**Exercise brief**
Exclude the pictures and return every line exactly as written.

**Data listing**

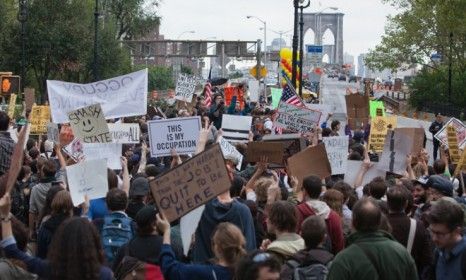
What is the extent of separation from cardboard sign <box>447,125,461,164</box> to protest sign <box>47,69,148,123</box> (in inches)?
180

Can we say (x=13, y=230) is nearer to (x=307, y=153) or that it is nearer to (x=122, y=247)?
(x=122, y=247)

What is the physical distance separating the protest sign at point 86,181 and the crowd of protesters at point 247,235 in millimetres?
136

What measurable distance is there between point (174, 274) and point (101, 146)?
5634 millimetres

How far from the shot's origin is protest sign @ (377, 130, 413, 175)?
1266 centimetres

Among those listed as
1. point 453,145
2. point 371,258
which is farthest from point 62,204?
point 453,145

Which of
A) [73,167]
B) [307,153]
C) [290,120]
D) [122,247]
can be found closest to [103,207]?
[73,167]

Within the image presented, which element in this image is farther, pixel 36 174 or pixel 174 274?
pixel 36 174

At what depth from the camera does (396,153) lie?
42.2 feet

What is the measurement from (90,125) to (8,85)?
15807 mm

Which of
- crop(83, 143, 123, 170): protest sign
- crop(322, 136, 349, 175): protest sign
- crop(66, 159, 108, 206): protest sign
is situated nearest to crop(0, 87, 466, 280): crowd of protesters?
crop(66, 159, 108, 206): protest sign

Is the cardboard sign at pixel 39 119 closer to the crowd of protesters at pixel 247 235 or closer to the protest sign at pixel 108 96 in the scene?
the protest sign at pixel 108 96

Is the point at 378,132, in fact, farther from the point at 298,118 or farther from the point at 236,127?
the point at 298,118

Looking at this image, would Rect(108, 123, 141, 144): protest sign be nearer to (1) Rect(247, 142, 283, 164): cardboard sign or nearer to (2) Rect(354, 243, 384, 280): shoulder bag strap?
(1) Rect(247, 142, 283, 164): cardboard sign

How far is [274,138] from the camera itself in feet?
45.2
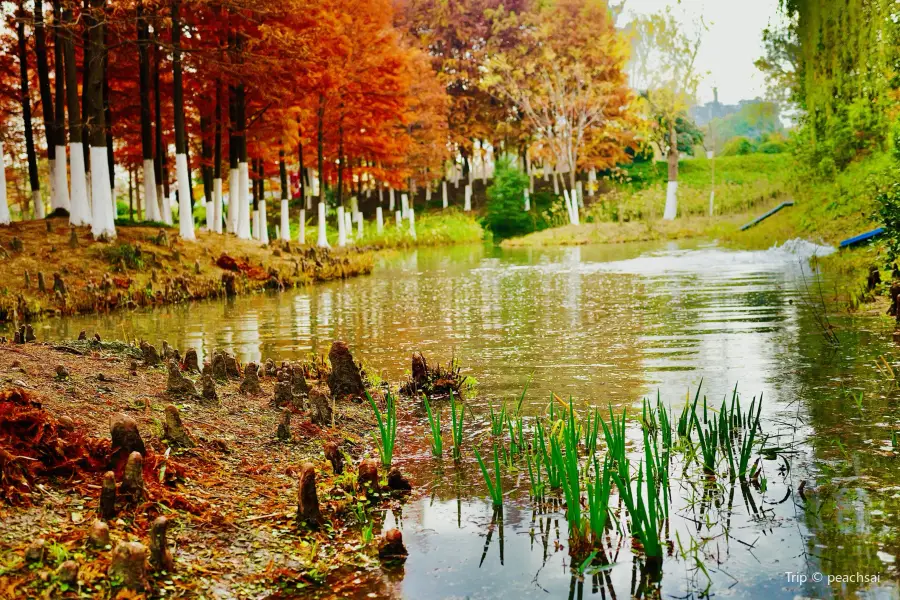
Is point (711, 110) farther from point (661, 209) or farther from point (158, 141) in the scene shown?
point (158, 141)

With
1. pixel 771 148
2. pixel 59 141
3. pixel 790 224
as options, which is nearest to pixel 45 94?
pixel 59 141

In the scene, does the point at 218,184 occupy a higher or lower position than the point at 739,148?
lower

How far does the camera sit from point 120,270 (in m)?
19.8

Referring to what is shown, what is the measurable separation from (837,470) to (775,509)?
83 centimetres

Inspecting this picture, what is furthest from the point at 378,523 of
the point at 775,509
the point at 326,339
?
the point at 326,339

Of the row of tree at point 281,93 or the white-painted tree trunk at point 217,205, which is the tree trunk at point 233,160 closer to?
the row of tree at point 281,93

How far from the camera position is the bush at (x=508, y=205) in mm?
47562

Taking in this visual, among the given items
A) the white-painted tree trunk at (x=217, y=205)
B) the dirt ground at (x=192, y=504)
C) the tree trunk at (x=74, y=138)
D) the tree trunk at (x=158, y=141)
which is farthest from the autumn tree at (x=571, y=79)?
the dirt ground at (x=192, y=504)

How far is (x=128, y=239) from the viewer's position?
21.4 meters

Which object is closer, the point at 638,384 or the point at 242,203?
the point at 638,384

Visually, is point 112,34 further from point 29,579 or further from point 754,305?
point 29,579

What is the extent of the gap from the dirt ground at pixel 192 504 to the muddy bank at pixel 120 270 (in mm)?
11887

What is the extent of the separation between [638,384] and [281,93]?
2423 cm

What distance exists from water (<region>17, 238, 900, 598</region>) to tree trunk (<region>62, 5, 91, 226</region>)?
509 centimetres
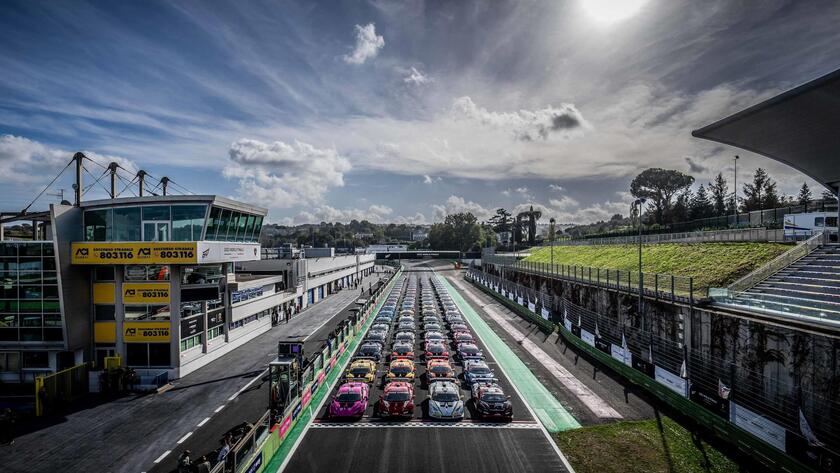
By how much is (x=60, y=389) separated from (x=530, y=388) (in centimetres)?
2445

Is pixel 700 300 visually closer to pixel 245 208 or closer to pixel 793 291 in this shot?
pixel 793 291

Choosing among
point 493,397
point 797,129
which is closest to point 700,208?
point 797,129

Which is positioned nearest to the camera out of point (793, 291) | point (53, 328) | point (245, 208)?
point (793, 291)

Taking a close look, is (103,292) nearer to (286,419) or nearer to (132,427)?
(132,427)

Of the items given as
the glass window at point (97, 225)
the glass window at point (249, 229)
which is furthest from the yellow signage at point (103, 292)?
the glass window at point (249, 229)

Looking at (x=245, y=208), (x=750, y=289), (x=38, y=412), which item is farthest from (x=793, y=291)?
(x=38, y=412)

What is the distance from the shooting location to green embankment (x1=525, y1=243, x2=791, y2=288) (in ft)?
95.8

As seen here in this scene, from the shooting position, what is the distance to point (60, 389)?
67.3 feet

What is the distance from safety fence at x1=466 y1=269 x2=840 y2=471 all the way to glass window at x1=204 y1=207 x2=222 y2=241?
85.8 ft

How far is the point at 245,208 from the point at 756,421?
98.8ft

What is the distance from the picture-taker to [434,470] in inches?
525

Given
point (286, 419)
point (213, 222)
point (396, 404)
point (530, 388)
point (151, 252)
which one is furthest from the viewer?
point (213, 222)

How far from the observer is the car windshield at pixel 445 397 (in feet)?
57.9

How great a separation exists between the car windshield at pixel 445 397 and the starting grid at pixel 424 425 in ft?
3.13
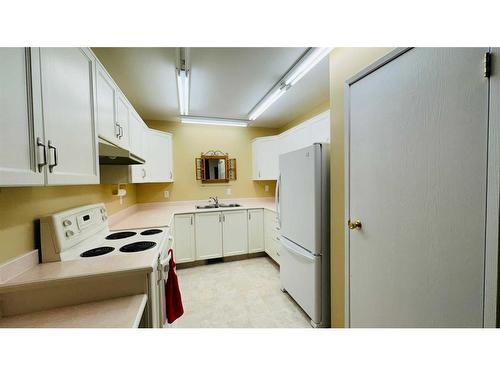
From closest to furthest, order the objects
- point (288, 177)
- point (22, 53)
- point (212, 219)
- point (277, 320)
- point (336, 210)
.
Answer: point (22, 53) < point (336, 210) < point (277, 320) < point (288, 177) < point (212, 219)

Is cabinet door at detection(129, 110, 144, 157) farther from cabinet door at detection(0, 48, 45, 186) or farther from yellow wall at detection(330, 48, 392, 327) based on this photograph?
yellow wall at detection(330, 48, 392, 327)

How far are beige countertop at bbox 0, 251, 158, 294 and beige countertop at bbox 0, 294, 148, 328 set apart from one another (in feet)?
0.43

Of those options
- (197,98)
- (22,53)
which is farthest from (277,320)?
(197,98)

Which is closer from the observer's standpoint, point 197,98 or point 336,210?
point 336,210

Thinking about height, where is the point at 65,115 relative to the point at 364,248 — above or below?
above

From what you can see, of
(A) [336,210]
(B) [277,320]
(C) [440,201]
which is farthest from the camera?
(B) [277,320]

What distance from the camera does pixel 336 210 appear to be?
1.52 metres

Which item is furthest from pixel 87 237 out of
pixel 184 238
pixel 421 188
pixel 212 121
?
pixel 212 121

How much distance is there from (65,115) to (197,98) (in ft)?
6.16

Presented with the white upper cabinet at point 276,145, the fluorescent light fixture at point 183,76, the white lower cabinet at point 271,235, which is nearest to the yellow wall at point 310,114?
the white upper cabinet at point 276,145

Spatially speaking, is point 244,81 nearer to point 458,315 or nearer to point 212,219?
point 212,219

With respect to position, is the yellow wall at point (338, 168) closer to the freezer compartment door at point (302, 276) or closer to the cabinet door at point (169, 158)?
the freezer compartment door at point (302, 276)

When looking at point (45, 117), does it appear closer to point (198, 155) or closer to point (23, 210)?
point (23, 210)

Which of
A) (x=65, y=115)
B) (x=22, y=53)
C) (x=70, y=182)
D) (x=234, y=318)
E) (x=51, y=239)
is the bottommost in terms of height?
(x=234, y=318)
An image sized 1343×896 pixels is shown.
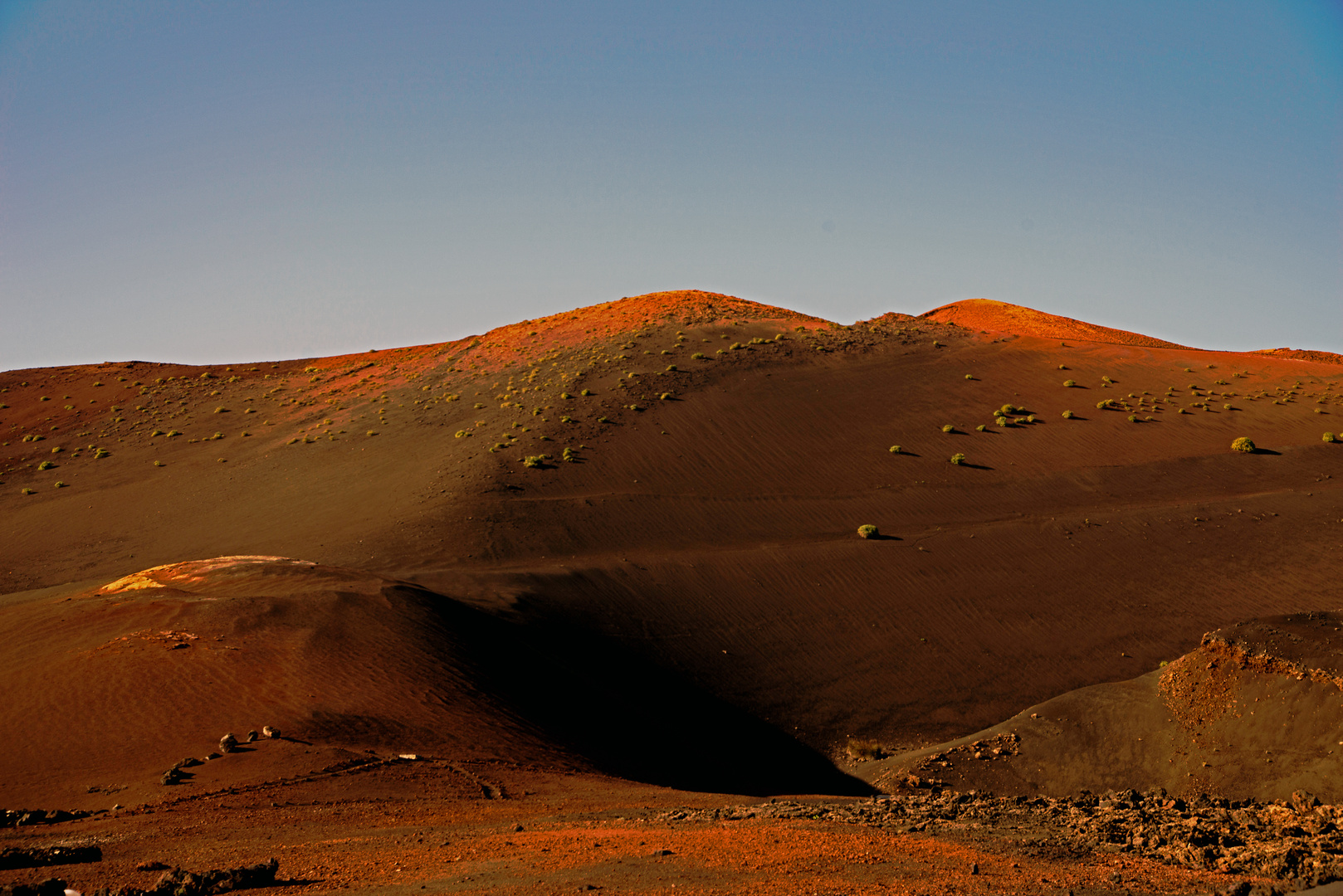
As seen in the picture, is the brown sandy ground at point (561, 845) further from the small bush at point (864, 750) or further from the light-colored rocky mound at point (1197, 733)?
the small bush at point (864, 750)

**Task response**
What is the extent of separation from cardboard sign <box>447,125,461,164</box> to protest sign <box>47,69,148,123</box> (in inches)?
180

Can we say (x=13, y=230) is nearer to (x=307, y=153) or that it is nearer to (x=122, y=247)?
(x=122, y=247)

What is the physical distance separating the protest sign at point 86,181 and the crowd of protesters at point 247,235 in millimetres?
136

What measurable distance is there between point (174, 274) and point (101, 146)?
5634 millimetres

How far from the shot's origin is protest sign @ (377, 130, 413, 175)?
1266 centimetres

Among those listed as
1. point 453,145
2. point 371,258
which is farthest from point 62,204?
point 453,145

Which of
A) [73,167]
B) [307,153]
C) [290,120]
D) [122,247]
can be found closest to [103,207]?
[73,167]

Within the image presented, which element in this image is farther, pixel 36 174 or pixel 174 274?
pixel 36 174

At what depth from the camera does (396,153) lie?
42.2 feet

What is the measurement from (90,125) to (8,85)?
15807 mm

Which of
- crop(83, 143, 123, 170): protest sign
- crop(322, 136, 349, 175): protest sign
- crop(66, 159, 108, 206): protest sign
is situated nearest to crop(0, 87, 466, 280): crowd of protesters?
crop(66, 159, 108, 206): protest sign

Is the cardboard sign at pixel 39 119 closer to the crowd of protesters at pixel 247 235 or closer to the protest sign at pixel 108 96 in the scene?
the protest sign at pixel 108 96

Is the point at 378,132, in fact, farther from the point at 298,118 or farther from the point at 236,127?
the point at 298,118

Looking at this image, would Rect(108, 123, 141, 144): protest sign be nearer to (1) Rect(247, 142, 283, 164): cardboard sign or nearer to (2) Rect(354, 243, 384, 280): shoulder bag strap?
(1) Rect(247, 142, 283, 164): cardboard sign

How far is [274,138] from the camera itself in feet?
45.2
Is point (711, 110) farther from point (661, 209) or farther from point (158, 141) in the scene shown?
point (158, 141)

With
1. pixel 771 148
2. pixel 59 141
3. pixel 790 224
as options, which is nearest to pixel 45 94?
pixel 59 141

In the scene, does the point at 218,184 occupy a higher or lower position than the point at 739,148?
lower

How far does the camera sit from point 120,270 (in m)?
19.8

Referring to what is shown, what is the measurable separation from (837,470) to (775,509)?
83 centimetres

Inspecting this picture, what is furthest from the point at 378,523 of
the point at 775,509
the point at 326,339
?
the point at 326,339

Of the row of tree at point 281,93 or the white-painted tree trunk at point 217,205, which is the tree trunk at point 233,160 closer to?
the row of tree at point 281,93

How far from the camera position is the bush at (x=508, y=205) in mm?
47562

Taking in this visual, among the given items
A) the white-painted tree trunk at (x=217, y=205)
B) the dirt ground at (x=192, y=504)
C) the tree trunk at (x=74, y=138)
D) the tree trunk at (x=158, y=141)
which is farthest from the autumn tree at (x=571, y=79)?
the dirt ground at (x=192, y=504)

How far is (x=128, y=239) from the viewer's position?
21.4 meters

Which object is closer, the point at 638,384 or the point at 242,203?
the point at 638,384

Visually, is point 112,34 further from point 29,579 or further from point 754,305?
point 29,579

What is the extent of the gap from the dirt ground at pixel 192 504 to the muddy bank at pixel 120 270 (in mm)?
11887

What is the extent of the separation between [638,384] and [281,93]?
2423 cm

What distance exists from water (<region>17, 238, 900, 598</region>) to tree trunk (<region>62, 5, 91, 226</region>)?
509 centimetres
By how much is (x=60, y=389) separated from (x=530, y=388) (in centimetres)?
2445

Is pixel 700 300 visually closer to pixel 245 208 or closer to pixel 793 291 in this shot?
pixel 793 291

Choosing among
point 493,397
point 797,129
which is closest to point 700,208?
point 797,129

Which is positioned nearest to the camera out of point (793, 291) | point (53, 328) | point (245, 208)?
point (793, 291)

Taking a close look, is (103,292) nearer to (286,419) or nearer to (132,427)?
(132,427)

Of the items given as
the glass window at point (97, 225)
the glass window at point (249, 229)
which is furthest from the yellow signage at point (103, 292)?
the glass window at point (249, 229)

Looking at (x=245, y=208), (x=750, y=289), (x=38, y=412), which item is farthest from (x=793, y=291)?
(x=38, y=412)

What is the distance from the shooting location to green embankment (x1=525, y1=243, x2=791, y2=288) (in ft)?
95.8

As seen here in this scene, from the shooting position, what is the distance to point (60, 389)?
67.3 feet

What is the distance from safety fence at x1=466 y1=269 x2=840 y2=471 all the way to glass window at x1=204 y1=207 x2=222 y2=241?
85.8 ft

How far is the point at 245,208 from the point at 756,421?
98.8ft

What is the distance from the picture-taker to [434,470] in inches?
525

Given
point (286, 419)
point (213, 222)
point (396, 404)
point (530, 388)
point (151, 252)
which one is furthest from the viewer?
point (213, 222)

How far from the observer is the car windshield at pixel 445 397 (in feet)?
57.9

How great a separation exists between the car windshield at pixel 445 397 and the starting grid at pixel 424 425 in ft?
3.13
From closest to furthest, order the objects
- point (288, 177)
- point (22, 53)
- point (212, 219)
- point (277, 320)
- point (336, 210)
.
Answer: point (22, 53) < point (336, 210) < point (277, 320) < point (288, 177) < point (212, 219)

Is cabinet door at detection(129, 110, 144, 157) farther from cabinet door at detection(0, 48, 45, 186) or farther from yellow wall at detection(330, 48, 392, 327) based on this photograph?
yellow wall at detection(330, 48, 392, 327)

How far are beige countertop at bbox 0, 251, 158, 294 and beige countertop at bbox 0, 294, 148, 328 set apart from one another (in feet)?
0.43

Of those options
- (197,98)
- (22,53)
which is farthest from (277,320)?
(197,98)

Which is closer from the observer's standpoint, point 197,98 or point 336,210?
point 336,210

Thinking about height, where is the point at 65,115 relative to the point at 364,248 — above or below?
above

From what you can see, of
(A) [336,210]
(B) [277,320]
(C) [440,201]
which is farthest from the camera?
(B) [277,320]

What distance from the camera does pixel 336 210 appear to be?
1.52 metres

Which item is furthest from pixel 87 237 out of
pixel 184 238
pixel 421 188
pixel 212 121
?
pixel 212 121

How much distance is there from (65,115) to (197,98) (in ft)?
6.16

Presented with the white upper cabinet at point 276,145, the fluorescent light fixture at point 183,76, the white lower cabinet at point 271,235, which is nearest to the yellow wall at point 310,114?
the white upper cabinet at point 276,145

Spatially speaking, is point 244,81 nearer to point 458,315 or nearer to point 212,219?
point 212,219

With respect to position, is the yellow wall at point (338, 168) closer to the freezer compartment door at point (302, 276) or closer to the cabinet door at point (169, 158)?
the freezer compartment door at point (302, 276)

When looking at point (45, 117), does it appear closer to point (198, 155) or closer to point (23, 210)?
point (23, 210)

Which of
A) (x=65, y=115)
B) (x=22, y=53)
C) (x=70, y=182)
D) (x=234, y=318)
E) (x=51, y=239)
is the bottommost in terms of height?
(x=234, y=318)
An image sized 1343×896 pixels is shown.
As seen in the picture, is the brown sandy ground at point (561, 845) further from the small bush at point (864, 750) or further from the light-colored rocky mound at point (1197, 733)?
the small bush at point (864, 750)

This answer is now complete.